Björn erhob sich. »Danke, Admiral. Ich fasse mich kurz, da die Zeit drängt. Um 22:15 Solarer Standardzeit erhielt ich eine Nachricht von Captain Cross. Er befindet sich aktuell auf Rental IV, in Gesellschaft des Obersten Rudelführers der Rentalianer. Es stellte sich heraus, dass es im dortigen System in der Tat ein weiteres Artefakt gibt. Es wirkt auf die Rentalianer jedoch anders als auf uns Menschen. Es beeinflusste die Crew eines Schiffes, worauf diese eine Antimateriebombe stahl und davonflog.«
»Damit können die einen Planeten ausradieren!«, sagte Isa Jansen entsetzt. »Gibt es Hinweise auf ihr Ziel?
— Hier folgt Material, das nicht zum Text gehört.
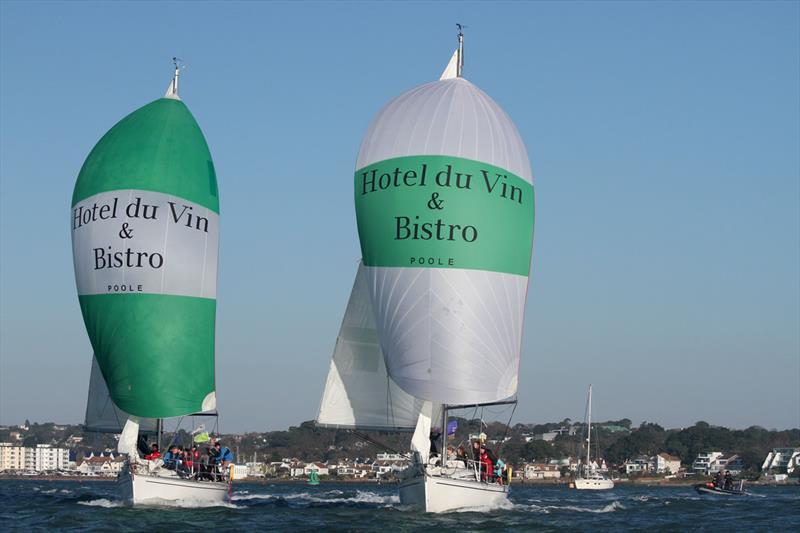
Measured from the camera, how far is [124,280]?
3222cm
Besteht Gefahr für die Solare Union?«
Björn schüttelte den Kopf. »Zweifellos werden sie sie einsetzen, doch ihr Vektor deutet nicht in unsere Richtung. Captain Cross ist es gelungen, das wahrscheinliche Ziel ausfindig zu machen.«
»Das da wäre?«, wollte Zhang wissen.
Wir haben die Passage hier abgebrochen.